La Confédération lance pour la première fois une campagne de prévention nationale contre les violences de genre. L’objectif est d’empêcher la violence avant qu’elle ne débute, ce que la société civile réclame depuis des années. La stratégie s’étendra sur plusieurs années et ciblera ces situations de la vie quotidienne où apparaissent les signes avant-coureurs de la violence. Un véritable renouveau? Une volonté, du moins, d’agir au niveau national et d’homogénéiser les actions des cantons.
En Suisse, la proportion de femmes décédées lors de tentatives d’homicide est sept fois plus élevée que pour les hommes. Et en 2024, malgré les efforts engagés de longue date, les infractions dans le domaine de la violence domestique augmentaient encore, de 6% par rapport à 2023. Les maigres progrès enregistrés par la Suisse sont significativement dus aux mobilisations de la société civile et aux injonctions d’outils comme la Convention d’Istanbul. Celle-ci, lors de sa dernière évaluation, pointait en particulier les ressources insuffisantes engagées, les différences dues au fédéralisme et le manque d’approches intersectionnelles empêchant de lutter contre la violence basée sur le genre.
La stratégie nationale annoncée pourrait modifier une réalité choquante: selon le canton où elles vivent, les personnes touchées par la violence sont très inégalement protégées, qu’il s’agisse d’accès à un hébergement sécurisé, d’examen médico-légal après une agression sexuelle, ou d’éducation sexuelle inclusive. Ces disparités existent également dans la formation obligatoire des professionnel·les, notamment au sein de la police et de la justice, du personnel de santé ou du travail social. Et la société civile dénonce depuis longtemps la mise en œuvre fragmentée entre divers acteurs et actrices des mesures de lutte contre la violence de genre.

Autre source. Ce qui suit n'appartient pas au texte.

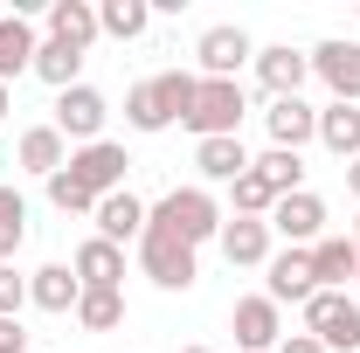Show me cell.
I'll list each match as a JSON object with an SVG mask.
<instances>
[{"instance_id": "obj_1", "label": "cell", "mask_w": 360, "mask_h": 353, "mask_svg": "<svg viewBox=\"0 0 360 353\" xmlns=\"http://www.w3.org/2000/svg\"><path fill=\"white\" fill-rule=\"evenodd\" d=\"M146 222L153 229H167V236H180L187 250H201V243H215L222 236V201L208 194V187H174V194H160L153 208H146Z\"/></svg>"}, {"instance_id": "obj_2", "label": "cell", "mask_w": 360, "mask_h": 353, "mask_svg": "<svg viewBox=\"0 0 360 353\" xmlns=\"http://www.w3.org/2000/svg\"><path fill=\"white\" fill-rule=\"evenodd\" d=\"M243 111H250V97H243V84H222V77H201V90H194V111L180 118L194 139H236L243 132Z\"/></svg>"}, {"instance_id": "obj_3", "label": "cell", "mask_w": 360, "mask_h": 353, "mask_svg": "<svg viewBox=\"0 0 360 353\" xmlns=\"http://www.w3.org/2000/svg\"><path fill=\"white\" fill-rule=\"evenodd\" d=\"M305 333H312L326 353H354L360 347V305L347 291H312V298H305Z\"/></svg>"}, {"instance_id": "obj_4", "label": "cell", "mask_w": 360, "mask_h": 353, "mask_svg": "<svg viewBox=\"0 0 360 353\" xmlns=\"http://www.w3.org/2000/svg\"><path fill=\"white\" fill-rule=\"evenodd\" d=\"M139 264H146V277H153L160 291H194V277H201L194 250H187L180 236H167V229H153V222H146V236H139Z\"/></svg>"}, {"instance_id": "obj_5", "label": "cell", "mask_w": 360, "mask_h": 353, "mask_svg": "<svg viewBox=\"0 0 360 353\" xmlns=\"http://www.w3.org/2000/svg\"><path fill=\"white\" fill-rule=\"evenodd\" d=\"M312 77L333 90V104H360V42L354 35H326L312 49Z\"/></svg>"}, {"instance_id": "obj_6", "label": "cell", "mask_w": 360, "mask_h": 353, "mask_svg": "<svg viewBox=\"0 0 360 353\" xmlns=\"http://www.w3.org/2000/svg\"><path fill=\"white\" fill-rule=\"evenodd\" d=\"M319 291V277H312V250H270V264H264V298L277 312L284 305H305Z\"/></svg>"}, {"instance_id": "obj_7", "label": "cell", "mask_w": 360, "mask_h": 353, "mask_svg": "<svg viewBox=\"0 0 360 353\" xmlns=\"http://www.w3.org/2000/svg\"><path fill=\"white\" fill-rule=\"evenodd\" d=\"M104 118H111V104H104V90H90V84L56 97V132L70 139V146H97L104 139Z\"/></svg>"}, {"instance_id": "obj_8", "label": "cell", "mask_w": 360, "mask_h": 353, "mask_svg": "<svg viewBox=\"0 0 360 353\" xmlns=\"http://www.w3.org/2000/svg\"><path fill=\"white\" fill-rule=\"evenodd\" d=\"M257 56V42L236 28V21H215V28H201V42H194V63H201V77H222L236 84V70Z\"/></svg>"}, {"instance_id": "obj_9", "label": "cell", "mask_w": 360, "mask_h": 353, "mask_svg": "<svg viewBox=\"0 0 360 353\" xmlns=\"http://www.w3.org/2000/svg\"><path fill=\"white\" fill-rule=\"evenodd\" d=\"M70 174L104 201V194H118V187H125L132 160H125V146H118V139H97V146H77V153H70Z\"/></svg>"}, {"instance_id": "obj_10", "label": "cell", "mask_w": 360, "mask_h": 353, "mask_svg": "<svg viewBox=\"0 0 360 353\" xmlns=\"http://www.w3.org/2000/svg\"><path fill=\"white\" fill-rule=\"evenodd\" d=\"M270 236H284V250H312L319 236H326V201H319L312 187L305 194H284L270 208Z\"/></svg>"}, {"instance_id": "obj_11", "label": "cell", "mask_w": 360, "mask_h": 353, "mask_svg": "<svg viewBox=\"0 0 360 353\" xmlns=\"http://www.w3.org/2000/svg\"><path fill=\"white\" fill-rule=\"evenodd\" d=\"M229 326H236V347H243V353H277V347H284V312L270 305L264 291H257V298H236Z\"/></svg>"}, {"instance_id": "obj_12", "label": "cell", "mask_w": 360, "mask_h": 353, "mask_svg": "<svg viewBox=\"0 0 360 353\" xmlns=\"http://www.w3.org/2000/svg\"><path fill=\"white\" fill-rule=\"evenodd\" d=\"M305 77H312V56H305V49H291V42L257 49V84L270 90V104H277V97H298Z\"/></svg>"}, {"instance_id": "obj_13", "label": "cell", "mask_w": 360, "mask_h": 353, "mask_svg": "<svg viewBox=\"0 0 360 353\" xmlns=\"http://www.w3.org/2000/svg\"><path fill=\"white\" fill-rule=\"evenodd\" d=\"M70 270H77V284H84V291H125V250H118V243H104V236L77 243Z\"/></svg>"}, {"instance_id": "obj_14", "label": "cell", "mask_w": 360, "mask_h": 353, "mask_svg": "<svg viewBox=\"0 0 360 353\" xmlns=\"http://www.w3.org/2000/svg\"><path fill=\"white\" fill-rule=\"evenodd\" d=\"M215 243H222V257H229V264H236V270H264V264H270V243H277V236H270V222L229 215Z\"/></svg>"}, {"instance_id": "obj_15", "label": "cell", "mask_w": 360, "mask_h": 353, "mask_svg": "<svg viewBox=\"0 0 360 353\" xmlns=\"http://www.w3.org/2000/svg\"><path fill=\"white\" fill-rule=\"evenodd\" d=\"M97 236H104V243H118V250H125V243H139V236H146V201H139L132 187H118V194H104V201H97Z\"/></svg>"}, {"instance_id": "obj_16", "label": "cell", "mask_w": 360, "mask_h": 353, "mask_svg": "<svg viewBox=\"0 0 360 353\" xmlns=\"http://www.w3.org/2000/svg\"><path fill=\"white\" fill-rule=\"evenodd\" d=\"M264 125H270V146H277V153H298L305 139H319V111L305 97H277L264 111Z\"/></svg>"}, {"instance_id": "obj_17", "label": "cell", "mask_w": 360, "mask_h": 353, "mask_svg": "<svg viewBox=\"0 0 360 353\" xmlns=\"http://www.w3.org/2000/svg\"><path fill=\"white\" fill-rule=\"evenodd\" d=\"M312 277H319V291H347V284L360 277L354 236H319V243H312Z\"/></svg>"}, {"instance_id": "obj_18", "label": "cell", "mask_w": 360, "mask_h": 353, "mask_svg": "<svg viewBox=\"0 0 360 353\" xmlns=\"http://www.w3.org/2000/svg\"><path fill=\"white\" fill-rule=\"evenodd\" d=\"M97 35H104V28H97V7H90V0H49V42H63V49L84 56Z\"/></svg>"}, {"instance_id": "obj_19", "label": "cell", "mask_w": 360, "mask_h": 353, "mask_svg": "<svg viewBox=\"0 0 360 353\" xmlns=\"http://www.w3.org/2000/svg\"><path fill=\"white\" fill-rule=\"evenodd\" d=\"M77 298H84V284H77L70 264H42L28 277V305L35 312H56V319H63V312H77Z\"/></svg>"}, {"instance_id": "obj_20", "label": "cell", "mask_w": 360, "mask_h": 353, "mask_svg": "<svg viewBox=\"0 0 360 353\" xmlns=\"http://www.w3.org/2000/svg\"><path fill=\"white\" fill-rule=\"evenodd\" d=\"M194 167H201V180H222V187H236V180L250 174L243 132H236V139H194Z\"/></svg>"}, {"instance_id": "obj_21", "label": "cell", "mask_w": 360, "mask_h": 353, "mask_svg": "<svg viewBox=\"0 0 360 353\" xmlns=\"http://www.w3.org/2000/svg\"><path fill=\"white\" fill-rule=\"evenodd\" d=\"M14 153H21V167H28V174H63V167H70V139L56 132V125H28V132H21V146H14Z\"/></svg>"}, {"instance_id": "obj_22", "label": "cell", "mask_w": 360, "mask_h": 353, "mask_svg": "<svg viewBox=\"0 0 360 353\" xmlns=\"http://www.w3.org/2000/svg\"><path fill=\"white\" fill-rule=\"evenodd\" d=\"M35 28H28V14H0V84H14L21 70H35Z\"/></svg>"}, {"instance_id": "obj_23", "label": "cell", "mask_w": 360, "mask_h": 353, "mask_svg": "<svg viewBox=\"0 0 360 353\" xmlns=\"http://www.w3.org/2000/svg\"><path fill=\"white\" fill-rule=\"evenodd\" d=\"M319 146L333 160H360V104H326L319 111Z\"/></svg>"}, {"instance_id": "obj_24", "label": "cell", "mask_w": 360, "mask_h": 353, "mask_svg": "<svg viewBox=\"0 0 360 353\" xmlns=\"http://www.w3.org/2000/svg\"><path fill=\"white\" fill-rule=\"evenodd\" d=\"M97 28H104L111 42H139V35L153 28V0H104V7H97Z\"/></svg>"}, {"instance_id": "obj_25", "label": "cell", "mask_w": 360, "mask_h": 353, "mask_svg": "<svg viewBox=\"0 0 360 353\" xmlns=\"http://www.w3.org/2000/svg\"><path fill=\"white\" fill-rule=\"evenodd\" d=\"M125 125H132V132H167V125H174V111H167V97H160V77L132 84V97H125Z\"/></svg>"}, {"instance_id": "obj_26", "label": "cell", "mask_w": 360, "mask_h": 353, "mask_svg": "<svg viewBox=\"0 0 360 353\" xmlns=\"http://www.w3.org/2000/svg\"><path fill=\"white\" fill-rule=\"evenodd\" d=\"M250 174L264 180L277 201H284V194H305V160H298V153H277V146H270L264 160H250Z\"/></svg>"}, {"instance_id": "obj_27", "label": "cell", "mask_w": 360, "mask_h": 353, "mask_svg": "<svg viewBox=\"0 0 360 353\" xmlns=\"http://www.w3.org/2000/svg\"><path fill=\"white\" fill-rule=\"evenodd\" d=\"M35 77L63 97V90L84 84V56H77V49H63V42H42V49H35Z\"/></svg>"}, {"instance_id": "obj_28", "label": "cell", "mask_w": 360, "mask_h": 353, "mask_svg": "<svg viewBox=\"0 0 360 353\" xmlns=\"http://www.w3.org/2000/svg\"><path fill=\"white\" fill-rule=\"evenodd\" d=\"M77 326L84 333H118L125 326V291H84L77 298Z\"/></svg>"}, {"instance_id": "obj_29", "label": "cell", "mask_w": 360, "mask_h": 353, "mask_svg": "<svg viewBox=\"0 0 360 353\" xmlns=\"http://www.w3.org/2000/svg\"><path fill=\"white\" fill-rule=\"evenodd\" d=\"M21 243H28V201L14 187H0V264H14Z\"/></svg>"}, {"instance_id": "obj_30", "label": "cell", "mask_w": 360, "mask_h": 353, "mask_svg": "<svg viewBox=\"0 0 360 353\" xmlns=\"http://www.w3.org/2000/svg\"><path fill=\"white\" fill-rule=\"evenodd\" d=\"M49 201H56L63 215H97V194H90L70 167H63V174H49Z\"/></svg>"}, {"instance_id": "obj_31", "label": "cell", "mask_w": 360, "mask_h": 353, "mask_svg": "<svg viewBox=\"0 0 360 353\" xmlns=\"http://www.w3.org/2000/svg\"><path fill=\"white\" fill-rule=\"evenodd\" d=\"M229 194H236V215H250V222H270V208H277V194H270L257 174H243Z\"/></svg>"}, {"instance_id": "obj_32", "label": "cell", "mask_w": 360, "mask_h": 353, "mask_svg": "<svg viewBox=\"0 0 360 353\" xmlns=\"http://www.w3.org/2000/svg\"><path fill=\"white\" fill-rule=\"evenodd\" d=\"M194 90H201V77H187V70H167L160 77V97H167V111H174V125L194 111Z\"/></svg>"}, {"instance_id": "obj_33", "label": "cell", "mask_w": 360, "mask_h": 353, "mask_svg": "<svg viewBox=\"0 0 360 353\" xmlns=\"http://www.w3.org/2000/svg\"><path fill=\"white\" fill-rule=\"evenodd\" d=\"M28 305V277H14V264H0V319H21Z\"/></svg>"}, {"instance_id": "obj_34", "label": "cell", "mask_w": 360, "mask_h": 353, "mask_svg": "<svg viewBox=\"0 0 360 353\" xmlns=\"http://www.w3.org/2000/svg\"><path fill=\"white\" fill-rule=\"evenodd\" d=\"M0 353H28V333H21V319H0Z\"/></svg>"}, {"instance_id": "obj_35", "label": "cell", "mask_w": 360, "mask_h": 353, "mask_svg": "<svg viewBox=\"0 0 360 353\" xmlns=\"http://www.w3.org/2000/svg\"><path fill=\"white\" fill-rule=\"evenodd\" d=\"M277 353H326V347H319L312 333H284V347H277Z\"/></svg>"}, {"instance_id": "obj_36", "label": "cell", "mask_w": 360, "mask_h": 353, "mask_svg": "<svg viewBox=\"0 0 360 353\" xmlns=\"http://www.w3.org/2000/svg\"><path fill=\"white\" fill-rule=\"evenodd\" d=\"M347 194L360 201V160H347Z\"/></svg>"}, {"instance_id": "obj_37", "label": "cell", "mask_w": 360, "mask_h": 353, "mask_svg": "<svg viewBox=\"0 0 360 353\" xmlns=\"http://www.w3.org/2000/svg\"><path fill=\"white\" fill-rule=\"evenodd\" d=\"M7 111H14V90L0 84V125H7Z\"/></svg>"}, {"instance_id": "obj_38", "label": "cell", "mask_w": 360, "mask_h": 353, "mask_svg": "<svg viewBox=\"0 0 360 353\" xmlns=\"http://www.w3.org/2000/svg\"><path fill=\"white\" fill-rule=\"evenodd\" d=\"M354 250H360V222H354Z\"/></svg>"}, {"instance_id": "obj_39", "label": "cell", "mask_w": 360, "mask_h": 353, "mask_svg": "<svg viewBox=\"0 0 360 353\" xmlns=\"http://www.w3.org/2000/svg\"><path fill=\"white\" fill-rule=\"evenodd\" d=\"M180 353H208V347H180Z\"/></svg>"}, {"instance_id": "obj_40", "label": "cell", "mask_w": 360, "mask_h": 353, "mask_svg": "<svg viewBox=\"0 0 360 353\" xmlns=\"http://www.w3.org/2000/svg\"><path fill=\"white\" fill-rule=\"evenodd\" d=\"M354 284H360V277H354Z\"/></svg>"}]
</instances>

Lorsque la Suisse a ratifié la Convention d’Istanbul en 2018, elle s’était engagée à mettre en place une offre de conseil téléphonique disponible 24h sur 24 pour les personnes concernées par la violence. Sept ans plus tard, cette ligne n’est toujours pas réalité. Elle devrait l’être en 2026… si de nouveaux reports ne sont pas annoncés. Les cantons s’y préparent en adaptant leurs structures d’accueil d’urgence. Les associations de terrain seront elles aussi davantage sollicitées par cette campagne qui s’annonce. Le 1,5 million par an budgété suffira-t-il vraiment à adapter leur besoin en ressources?